Les froufrous se mêlent aux marmites, le rire aux larmes, comme un joli feu d’artifices. Personnages colorés et inoubliables, rythme et émotions ponctuent un voyage inoubliable dans ce Pays basque aux mille couleurs !

Ce roman, c’est la saveur de l’humanité, le gout des autres. Une tambouille comme je les aime, sans temps mort, entre rire et émotion. Mention spéciale, pour moi au personnage de M. Etchegoyen …

Peu à peu, de livres en livres, Anne-Gaëlle Huon construit un univers, qui fonce sans faire de détours inutiles vers le cœur et offre des sourires, comme ces étoiles dans la nuit. Celles qui font du Bien.

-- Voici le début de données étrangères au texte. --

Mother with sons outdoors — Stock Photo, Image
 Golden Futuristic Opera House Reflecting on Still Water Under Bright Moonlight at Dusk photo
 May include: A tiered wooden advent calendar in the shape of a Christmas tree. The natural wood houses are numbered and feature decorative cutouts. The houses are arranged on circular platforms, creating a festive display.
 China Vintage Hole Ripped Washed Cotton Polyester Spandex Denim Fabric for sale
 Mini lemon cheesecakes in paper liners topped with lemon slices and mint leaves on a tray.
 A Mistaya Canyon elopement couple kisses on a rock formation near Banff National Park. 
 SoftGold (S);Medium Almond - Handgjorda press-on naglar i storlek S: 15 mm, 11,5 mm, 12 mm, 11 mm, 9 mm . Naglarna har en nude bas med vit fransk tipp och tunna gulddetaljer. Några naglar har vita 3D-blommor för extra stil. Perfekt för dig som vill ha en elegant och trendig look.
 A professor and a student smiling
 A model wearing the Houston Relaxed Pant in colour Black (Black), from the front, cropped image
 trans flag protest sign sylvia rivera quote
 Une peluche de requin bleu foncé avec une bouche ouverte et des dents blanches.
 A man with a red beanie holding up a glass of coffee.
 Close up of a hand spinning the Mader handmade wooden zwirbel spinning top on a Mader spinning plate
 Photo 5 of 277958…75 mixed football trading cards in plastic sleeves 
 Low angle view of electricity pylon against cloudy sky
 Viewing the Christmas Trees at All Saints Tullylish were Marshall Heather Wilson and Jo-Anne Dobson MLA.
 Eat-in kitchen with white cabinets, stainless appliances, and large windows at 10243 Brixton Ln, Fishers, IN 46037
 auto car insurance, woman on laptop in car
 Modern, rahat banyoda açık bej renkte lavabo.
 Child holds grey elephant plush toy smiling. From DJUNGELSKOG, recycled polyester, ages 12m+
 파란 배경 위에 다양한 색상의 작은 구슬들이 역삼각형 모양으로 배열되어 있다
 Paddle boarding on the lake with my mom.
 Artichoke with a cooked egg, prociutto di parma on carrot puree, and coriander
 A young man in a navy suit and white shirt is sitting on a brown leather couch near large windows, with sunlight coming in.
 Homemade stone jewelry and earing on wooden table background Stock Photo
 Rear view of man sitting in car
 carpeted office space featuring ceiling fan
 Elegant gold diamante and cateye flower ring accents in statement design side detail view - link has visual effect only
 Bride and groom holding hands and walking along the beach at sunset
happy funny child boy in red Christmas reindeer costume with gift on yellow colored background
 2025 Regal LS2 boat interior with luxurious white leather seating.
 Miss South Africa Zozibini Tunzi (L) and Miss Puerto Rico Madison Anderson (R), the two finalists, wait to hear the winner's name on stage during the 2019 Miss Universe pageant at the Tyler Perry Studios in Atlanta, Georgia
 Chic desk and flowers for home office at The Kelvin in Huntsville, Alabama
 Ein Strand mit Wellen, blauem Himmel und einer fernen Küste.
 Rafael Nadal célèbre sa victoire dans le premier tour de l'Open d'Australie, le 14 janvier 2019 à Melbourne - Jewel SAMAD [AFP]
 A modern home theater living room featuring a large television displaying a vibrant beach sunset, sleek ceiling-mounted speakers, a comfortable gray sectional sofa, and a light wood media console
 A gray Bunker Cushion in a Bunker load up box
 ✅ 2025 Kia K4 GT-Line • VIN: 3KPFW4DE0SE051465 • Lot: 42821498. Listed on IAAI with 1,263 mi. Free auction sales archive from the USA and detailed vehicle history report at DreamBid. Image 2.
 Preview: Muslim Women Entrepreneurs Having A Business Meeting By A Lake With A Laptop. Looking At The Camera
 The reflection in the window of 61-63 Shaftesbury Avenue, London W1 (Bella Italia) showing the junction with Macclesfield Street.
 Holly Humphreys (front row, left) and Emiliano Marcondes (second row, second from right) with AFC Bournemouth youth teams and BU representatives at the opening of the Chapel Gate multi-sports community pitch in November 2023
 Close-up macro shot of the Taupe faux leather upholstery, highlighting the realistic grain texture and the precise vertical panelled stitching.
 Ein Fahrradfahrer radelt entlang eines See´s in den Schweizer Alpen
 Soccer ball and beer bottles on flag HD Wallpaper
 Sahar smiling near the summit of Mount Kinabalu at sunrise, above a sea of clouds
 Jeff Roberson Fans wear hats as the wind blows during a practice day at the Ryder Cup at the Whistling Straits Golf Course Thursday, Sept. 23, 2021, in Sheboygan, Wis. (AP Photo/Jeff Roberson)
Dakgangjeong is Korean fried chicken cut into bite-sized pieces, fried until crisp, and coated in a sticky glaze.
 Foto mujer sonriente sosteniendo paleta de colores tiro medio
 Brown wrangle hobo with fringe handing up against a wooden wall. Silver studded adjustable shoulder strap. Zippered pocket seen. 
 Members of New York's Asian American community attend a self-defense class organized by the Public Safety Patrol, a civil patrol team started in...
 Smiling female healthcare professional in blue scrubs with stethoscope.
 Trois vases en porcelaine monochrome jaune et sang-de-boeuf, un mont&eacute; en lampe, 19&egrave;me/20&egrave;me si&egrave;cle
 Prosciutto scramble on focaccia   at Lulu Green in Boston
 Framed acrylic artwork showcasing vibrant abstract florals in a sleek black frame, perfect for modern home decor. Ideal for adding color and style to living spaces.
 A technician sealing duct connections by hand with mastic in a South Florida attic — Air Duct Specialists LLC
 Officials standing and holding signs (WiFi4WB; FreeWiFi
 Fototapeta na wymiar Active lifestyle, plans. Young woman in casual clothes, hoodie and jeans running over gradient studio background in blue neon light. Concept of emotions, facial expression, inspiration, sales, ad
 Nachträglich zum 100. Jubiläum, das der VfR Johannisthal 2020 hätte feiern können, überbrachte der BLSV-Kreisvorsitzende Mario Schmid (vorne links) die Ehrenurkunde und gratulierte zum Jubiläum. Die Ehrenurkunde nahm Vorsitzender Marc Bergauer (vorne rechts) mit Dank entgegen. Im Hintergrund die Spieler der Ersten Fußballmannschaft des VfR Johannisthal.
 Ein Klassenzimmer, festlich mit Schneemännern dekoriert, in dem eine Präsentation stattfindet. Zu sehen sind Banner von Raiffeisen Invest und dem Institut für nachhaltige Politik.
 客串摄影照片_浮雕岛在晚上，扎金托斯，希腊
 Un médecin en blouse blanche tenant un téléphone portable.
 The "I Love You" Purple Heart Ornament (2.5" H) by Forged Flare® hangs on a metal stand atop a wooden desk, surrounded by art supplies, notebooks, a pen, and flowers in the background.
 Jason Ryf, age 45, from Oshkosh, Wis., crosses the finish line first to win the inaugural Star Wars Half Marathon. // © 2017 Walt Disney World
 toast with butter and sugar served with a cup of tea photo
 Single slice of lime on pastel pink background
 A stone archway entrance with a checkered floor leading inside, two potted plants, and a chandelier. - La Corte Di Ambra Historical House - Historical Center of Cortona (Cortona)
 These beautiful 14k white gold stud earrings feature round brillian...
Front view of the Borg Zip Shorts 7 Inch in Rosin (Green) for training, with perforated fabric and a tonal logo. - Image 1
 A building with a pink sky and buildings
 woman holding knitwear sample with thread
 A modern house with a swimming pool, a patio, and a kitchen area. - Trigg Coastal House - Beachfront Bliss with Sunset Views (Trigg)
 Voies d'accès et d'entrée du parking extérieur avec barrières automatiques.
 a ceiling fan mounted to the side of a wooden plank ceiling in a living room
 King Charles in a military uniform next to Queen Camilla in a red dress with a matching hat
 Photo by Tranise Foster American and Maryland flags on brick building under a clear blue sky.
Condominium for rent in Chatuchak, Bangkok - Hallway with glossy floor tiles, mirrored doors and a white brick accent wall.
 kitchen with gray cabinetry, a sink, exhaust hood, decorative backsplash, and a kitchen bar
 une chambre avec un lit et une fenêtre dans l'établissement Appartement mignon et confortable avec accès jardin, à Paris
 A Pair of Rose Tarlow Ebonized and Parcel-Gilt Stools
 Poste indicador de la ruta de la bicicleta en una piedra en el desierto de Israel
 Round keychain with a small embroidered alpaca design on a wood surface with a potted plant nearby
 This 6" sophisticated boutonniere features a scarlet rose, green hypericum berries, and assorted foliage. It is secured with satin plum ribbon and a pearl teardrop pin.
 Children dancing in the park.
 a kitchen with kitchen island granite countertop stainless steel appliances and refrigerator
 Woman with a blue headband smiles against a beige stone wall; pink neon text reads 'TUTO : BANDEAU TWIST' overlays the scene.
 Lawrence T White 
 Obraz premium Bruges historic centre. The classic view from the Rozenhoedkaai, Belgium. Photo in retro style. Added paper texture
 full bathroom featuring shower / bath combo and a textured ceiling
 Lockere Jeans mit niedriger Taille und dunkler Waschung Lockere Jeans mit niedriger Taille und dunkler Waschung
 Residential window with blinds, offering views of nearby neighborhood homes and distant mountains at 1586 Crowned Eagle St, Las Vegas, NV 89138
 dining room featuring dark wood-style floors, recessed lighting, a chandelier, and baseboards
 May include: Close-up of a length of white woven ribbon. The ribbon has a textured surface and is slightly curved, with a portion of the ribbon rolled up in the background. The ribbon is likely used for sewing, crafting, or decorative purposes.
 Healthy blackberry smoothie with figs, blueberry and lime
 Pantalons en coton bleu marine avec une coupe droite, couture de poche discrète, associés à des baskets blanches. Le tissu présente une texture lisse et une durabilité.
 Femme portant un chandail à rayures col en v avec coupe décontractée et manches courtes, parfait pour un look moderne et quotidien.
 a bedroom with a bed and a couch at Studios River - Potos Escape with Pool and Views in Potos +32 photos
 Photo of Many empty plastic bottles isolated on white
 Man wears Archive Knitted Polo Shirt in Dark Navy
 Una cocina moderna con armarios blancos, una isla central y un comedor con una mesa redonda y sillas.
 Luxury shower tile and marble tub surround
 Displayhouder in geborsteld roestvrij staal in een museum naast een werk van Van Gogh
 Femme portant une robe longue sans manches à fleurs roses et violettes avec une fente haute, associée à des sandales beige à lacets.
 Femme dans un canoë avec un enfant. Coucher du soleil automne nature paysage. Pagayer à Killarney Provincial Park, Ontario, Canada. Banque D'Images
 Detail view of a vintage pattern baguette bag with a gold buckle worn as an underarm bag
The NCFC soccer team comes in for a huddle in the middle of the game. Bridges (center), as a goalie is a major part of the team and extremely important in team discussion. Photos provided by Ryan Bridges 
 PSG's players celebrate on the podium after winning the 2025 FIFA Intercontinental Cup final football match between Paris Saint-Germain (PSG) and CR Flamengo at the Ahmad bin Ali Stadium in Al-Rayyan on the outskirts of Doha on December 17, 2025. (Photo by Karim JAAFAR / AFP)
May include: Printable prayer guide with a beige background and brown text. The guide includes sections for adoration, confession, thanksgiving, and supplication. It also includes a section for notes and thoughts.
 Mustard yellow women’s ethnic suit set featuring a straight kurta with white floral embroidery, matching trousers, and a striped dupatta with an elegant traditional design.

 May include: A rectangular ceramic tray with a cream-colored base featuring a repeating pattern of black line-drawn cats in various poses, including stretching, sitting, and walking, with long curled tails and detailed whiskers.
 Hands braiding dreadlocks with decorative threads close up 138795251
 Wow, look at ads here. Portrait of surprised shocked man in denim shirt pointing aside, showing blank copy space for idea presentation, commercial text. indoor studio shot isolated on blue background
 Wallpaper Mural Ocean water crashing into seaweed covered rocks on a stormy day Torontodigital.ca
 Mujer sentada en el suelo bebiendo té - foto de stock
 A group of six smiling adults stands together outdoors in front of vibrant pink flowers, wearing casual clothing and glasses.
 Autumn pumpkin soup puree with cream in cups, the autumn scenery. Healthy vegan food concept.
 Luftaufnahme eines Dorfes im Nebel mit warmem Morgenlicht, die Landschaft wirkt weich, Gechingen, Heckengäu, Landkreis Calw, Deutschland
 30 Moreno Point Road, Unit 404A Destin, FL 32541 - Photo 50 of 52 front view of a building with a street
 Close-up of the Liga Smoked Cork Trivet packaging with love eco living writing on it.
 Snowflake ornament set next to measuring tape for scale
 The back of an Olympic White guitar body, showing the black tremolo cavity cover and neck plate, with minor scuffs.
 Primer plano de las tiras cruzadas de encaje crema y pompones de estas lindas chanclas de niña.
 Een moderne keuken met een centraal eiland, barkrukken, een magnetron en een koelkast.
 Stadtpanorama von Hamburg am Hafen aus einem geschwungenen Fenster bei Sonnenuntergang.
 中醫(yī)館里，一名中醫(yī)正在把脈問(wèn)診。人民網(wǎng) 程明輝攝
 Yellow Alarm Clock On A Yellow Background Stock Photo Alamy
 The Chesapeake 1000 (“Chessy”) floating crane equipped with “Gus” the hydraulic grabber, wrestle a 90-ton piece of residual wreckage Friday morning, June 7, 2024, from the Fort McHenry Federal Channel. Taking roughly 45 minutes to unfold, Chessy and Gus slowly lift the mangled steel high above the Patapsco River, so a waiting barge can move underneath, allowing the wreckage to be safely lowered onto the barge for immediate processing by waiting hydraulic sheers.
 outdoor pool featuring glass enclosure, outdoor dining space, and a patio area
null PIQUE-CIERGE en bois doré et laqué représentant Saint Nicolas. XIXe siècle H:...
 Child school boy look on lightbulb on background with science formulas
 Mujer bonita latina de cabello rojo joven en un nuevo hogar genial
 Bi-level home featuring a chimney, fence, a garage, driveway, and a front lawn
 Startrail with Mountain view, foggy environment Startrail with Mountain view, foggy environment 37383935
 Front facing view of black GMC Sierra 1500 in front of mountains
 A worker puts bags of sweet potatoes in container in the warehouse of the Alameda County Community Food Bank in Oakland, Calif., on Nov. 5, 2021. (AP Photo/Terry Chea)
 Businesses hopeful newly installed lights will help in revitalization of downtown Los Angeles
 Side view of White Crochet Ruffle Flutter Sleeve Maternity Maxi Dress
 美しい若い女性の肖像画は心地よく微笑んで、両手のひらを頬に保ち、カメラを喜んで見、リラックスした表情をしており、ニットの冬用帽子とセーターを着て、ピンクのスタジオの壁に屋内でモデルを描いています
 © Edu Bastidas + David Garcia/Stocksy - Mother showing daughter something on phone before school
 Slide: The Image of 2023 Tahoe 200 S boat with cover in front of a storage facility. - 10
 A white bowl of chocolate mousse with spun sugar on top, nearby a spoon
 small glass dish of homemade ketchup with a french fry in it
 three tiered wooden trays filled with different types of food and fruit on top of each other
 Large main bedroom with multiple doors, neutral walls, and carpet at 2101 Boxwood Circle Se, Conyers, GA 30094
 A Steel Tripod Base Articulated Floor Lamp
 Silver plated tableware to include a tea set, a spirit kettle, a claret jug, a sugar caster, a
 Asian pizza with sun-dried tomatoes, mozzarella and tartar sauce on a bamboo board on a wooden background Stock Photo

Celles qu’on contemple longuement, comme pour les remercier d’être là et d’éclairer un peu nos petites vies terriennes.

LE RESUME DE L’EDITEUR

Il n’y a pas de hasard, dit-on, seulement des rendez-vous. C’est ce que va découvrir Liz, cheffe prodige et étoilée, en partant au Pays basque sur les traces de sa mère. Dans un petit village perdu, elle rencontre M. Etchegoyen, dandy insaisissable et plein de panache, qui lui confie les clés de son restaurant et un défi à relever : faire de sa gargote une adresse gastronomique. Mais Peyo, le chef, ne voit pas arriver cette étrangère d’un bon oeil. L’un et l’autre vont devoir s’apprivoiser et affronter ensemble les fantômes de leur passé.

Dans ce roman enchanteur et savoureux, Anne-Gaëlle Huon nous entraîne dans un tourbillon d’émotions. Une histoire universelle qui nous parle d’espoir, d’amour, et nous redonne le goût de la vie.